The integrand ${\alpha }_{\mathrm{int}}(v,b)$ given by Eq. (12) is calculated using the $\mathrm{Cs}+\mathrm{He}$ $A{}^2{\Pi }_{1/2}$ DP and plotted for several different temperatures. As the temperature increases from 100 K in the bottom panel to 2000 K in the top panel, the value of $b_0$ drops from $7.2\AA$ down to $4.1\AA$. As $b_0$ decreases it crosses through a window of interruption corresponding to the maximum in $\Delta V_{{\Pi }_{1/2}}$ at $R=5.9\AA$ and becomes somewhat ambiguous at 1000 K.

Figure 12

Predicted shifting coefficients for the $D_1$ line of all $M+N$ combinations.

Figure 13

Predicted shifting coefficients for the $D_2$ line of all $M+N$ combinations.

Figure 14

The $\mathrm{Cs}+\mathrm{He}$ $\Delta V_{{\Pi }_{1/2}}$, $\Delta V_{{\Pi }_{3/2}}$, and $\Delta V_{{\Sigma }_{1/2}}$ DPs are plotted on the bottom and the corresponding shifting coefficients $\beta \left(T\right)$ are plotted on the top.

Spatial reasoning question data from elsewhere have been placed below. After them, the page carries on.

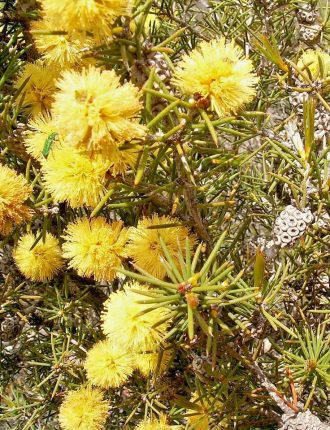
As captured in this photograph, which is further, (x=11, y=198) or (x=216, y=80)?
(x=11, y=198)

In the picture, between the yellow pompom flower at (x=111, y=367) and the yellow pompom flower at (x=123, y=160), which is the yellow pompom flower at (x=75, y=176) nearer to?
the yellow pompom flower at (x=123, y=160)

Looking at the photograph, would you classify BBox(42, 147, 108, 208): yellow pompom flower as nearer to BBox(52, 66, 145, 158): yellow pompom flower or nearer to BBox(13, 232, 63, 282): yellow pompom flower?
BBox(52, 66, 145, 158): yellow pompom flower

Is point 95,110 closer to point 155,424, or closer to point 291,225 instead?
point 291,225

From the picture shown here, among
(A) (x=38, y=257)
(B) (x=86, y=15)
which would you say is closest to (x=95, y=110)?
(B) (x=86, y=15)

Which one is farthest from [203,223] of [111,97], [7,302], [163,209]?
[7,302]

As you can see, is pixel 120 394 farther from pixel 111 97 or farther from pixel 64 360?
pixel 111 97

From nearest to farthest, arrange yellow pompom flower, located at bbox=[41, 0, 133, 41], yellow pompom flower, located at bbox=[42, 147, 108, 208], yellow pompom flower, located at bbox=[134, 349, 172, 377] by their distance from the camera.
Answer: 1. yellow pompom flower, located at bbox=[41, 0, 133, 41]
2. yellow pompom flower, located at bbox=[42, 147, 108, 208]
3. yellow pompom flower, located at bbox=[134, 349, 172, 377]

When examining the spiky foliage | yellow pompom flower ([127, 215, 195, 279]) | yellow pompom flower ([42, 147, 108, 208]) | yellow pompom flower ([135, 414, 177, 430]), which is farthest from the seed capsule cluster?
yellow pompom flower ([135, 414, 177, 430])
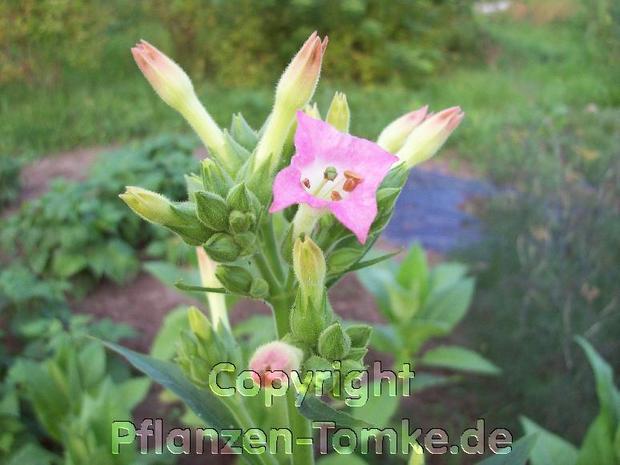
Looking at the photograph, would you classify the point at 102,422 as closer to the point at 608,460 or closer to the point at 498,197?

The $A{}^2{\Pi }_{3/2}$ and $B{}^2{\Sigma }_{1/2}^{+}$ shifting coefficients are plotted here separately. Their weighted average in Eq. (11) is used to compute the $D_2$ shifting coefficient.

Figure 15

The shifting coefficient $\beta \left(T\right)$ computed using the $M+\mathrm{Ar}$ $\Delta V_{{\Sigma }_{1/2}}$ DPs. Negative values of $\beta \left(T\right)$ are caused by a very shallow well, approximately 0.5 ${\mathrm{cm}}^{-1}$ deep, in the $\Delta V_{{\Sigma }_{1/2}}$ DPs shown in the inset in Fig. 3 and illustrate the sensitivity of the shifting coefficients to the PECs.

Figure 16

Predicted asymmetry coefficients for the $D_1$ line of all $M+N$ combinations.

Figure 17

Predicted asymmetry coefficients for the $D_2$ line of all $M+N$ combinations.

Figure 18

A comparison of broadening coefficients computed using the semiclassical AT theory with other theoretical calculations. Loper [22] and Loper and Weeks [23] compute broadening coefficients using the quantum-mechanical Baranger theory with the same PECs used for the AT calculations. Note that radial derivative coupling is ignored for the Loper $D_1$ coefficients. Allard et al. [12] compute $\alpha \left(T\right)$ using the dipole autocorrelation formulation, and Mullamphy et al. [19] compute $\alpha \left(T\right)$ using quantum-mechanical Barringer theory. Both Allard et al. [12] and Mullamphy et al. [19] employ different PECs than those used for the AT calculations.

Figure 19

A comparison of Shifting coefficients computed using the semiclassical AT theory with other theoretical calculations. The Loper [22], Loper and Weeks [23], and Mullamphy et al. [19] calculations are described in Fig. 18.